Blancco noted that even though sellers of SSDs and HDDs make attempts to permanently wipe data from such drives before selling them to third parties, simply formatting them is not always enough for complete and permanent data removal. “The key issue with formatting is that there is no way to confirm that the data is gone. Verification and certification are key to ensuring data is permanently erased beyond recovery,” it said.
“For businesses, this level of residual data can be costly. Consider the potential of having 15 out of 100 decommissioned and resold servers leaving your campus with corporate data remaining. Or three out of every 20 drives sent for recycling with traces of business information. It’s not unlikely.
“The best method for securely erasing drives is a software-based random overwrite method. Individuals and organizations alike would be wise to understand the effectiveness of the varying data deletion/wiping methods and leverage solutions that protect the privacy of their families, customers and employees, as well as their business reputation,” the firm added.
How can firms permanently wipe all data from their used drives?
According to Warren Poschman, senior solution architect at comforte AG, organisations that need to offset the cost of new items by reselling their old drives need to implement an advanced security posture using well known techniques, starting with volume-level disk encryption and finishing with data-centric security, where the actual sensitive data is protected regardless of what disk it is stored on.
“These protective measures, in particular data-centric security, ensure that any orphaned data is unusable regardless of if the storage is properly zeroized or degaussed. Consumers should be taking advantage of OS-based disk encryption such as Windows BitLocker and Apple FileVault and consider storing documents on secure cloud-based resources where permissible,” he said.
According to Tim Mackey, senior technical evangelist at Synopsys, since SSDs don’t store data in magnetic form, and rewriting blocks of data can shorten the lifespan of some SSDs, new processes to protect data prior to disposal are required.

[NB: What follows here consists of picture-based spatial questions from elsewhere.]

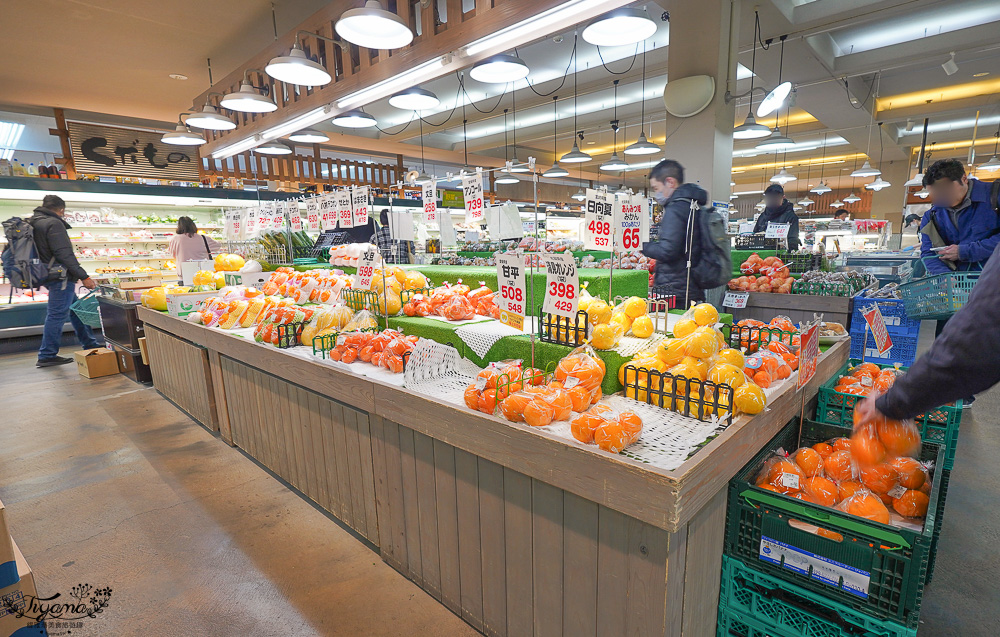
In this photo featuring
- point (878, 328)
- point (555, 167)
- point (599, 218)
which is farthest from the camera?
point (555, 167)

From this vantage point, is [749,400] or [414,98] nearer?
[749,400]

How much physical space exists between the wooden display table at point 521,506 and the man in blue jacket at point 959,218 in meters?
2.02

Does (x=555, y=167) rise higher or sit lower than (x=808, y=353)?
higher

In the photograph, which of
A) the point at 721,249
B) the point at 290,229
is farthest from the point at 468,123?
the point at 721,249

If the drive in question supports the ATA SECURE_ERASE command, then that can be used to perform an effective factory reset on the drive.
“If sensitive data might be stored on the drive, it’s best to consider some form of full drive encryption model. For those situations where certainty is required that data can’t be recovered, the best solution is to physically destroy the drive – an option available from many data destruction vendors. Importantly, if the drive is slated for destruction, it’s important to obtain proof of destruction,” he added.